I. Introduction
With the increasing concentration of urbanized population worldwide, computer vision-based crowd recognition technology plays an important role in public safety, abnormal event detection, and urban traffic management. In the past few years, a large number of approaches have been proposed to solve the crowd-counting problems in images, mainly including traditional detection-based and regression-based methods, as well as convolutional neural network (CNN)-based crowd counting methods [1]. For sparse scenes containing a single or a few targets in an image, crowd counting can be easily and accurately performed by detection-based methods to detect human bodies in an image or regression-based methods to learn the mapping relationship between features and the number of people in an image. However, for crowded scenes containing a large number of targets, there are still great difficulties in recognition due to challenges such as scale variation, nonuniform distribution, occlusion, and complex background. Sample images of these challenges are illustrated in Fig. 1. These challenging scenes are usually not independent of each other, but have coupled relationships, which means that several challenges may exist simultaneously in one image.
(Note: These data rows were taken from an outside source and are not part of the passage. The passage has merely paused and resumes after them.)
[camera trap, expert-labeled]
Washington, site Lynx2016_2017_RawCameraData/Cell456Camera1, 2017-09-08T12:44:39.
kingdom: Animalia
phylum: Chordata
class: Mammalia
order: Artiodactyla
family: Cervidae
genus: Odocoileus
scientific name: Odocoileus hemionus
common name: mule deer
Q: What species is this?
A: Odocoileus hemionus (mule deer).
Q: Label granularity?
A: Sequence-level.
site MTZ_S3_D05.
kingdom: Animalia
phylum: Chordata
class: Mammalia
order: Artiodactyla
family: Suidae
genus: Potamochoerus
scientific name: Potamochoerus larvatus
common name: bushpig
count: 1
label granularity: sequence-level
To overcome these challenges, a variety of CNN-based crowd counting methods have been designed that automatically learn the mapping relationships between images and density maps and achieve excellent crowd counting results. Although these methods have solved some problems, there is still much room for improvement in performance especially for crowded dense scenes. Therefore, in this article, a CNN-based generic and robust network is designed to further improve the crowd counting performance. Another hot topic of research in crowd counting is to alleviate the challenges of reliance on a large amount of labeled data and difficulty in pixel-level annotations by using cross-domain crowd counting methods [2], domain-adaptive crowd counting methods [3], semi-supervised crowd counting methods [4], etc. In this article, we focus on the performance improvement of CNN-based crowed counting, therefore a brief review of traditional crowd counting methods and a detailed review of CNN-based crowd counting methods are provided in this Introduction sections.
Image samples of challenges including (a) scale variation, (b) nonuniform distribution, (c) occlusion, and (d) complex background.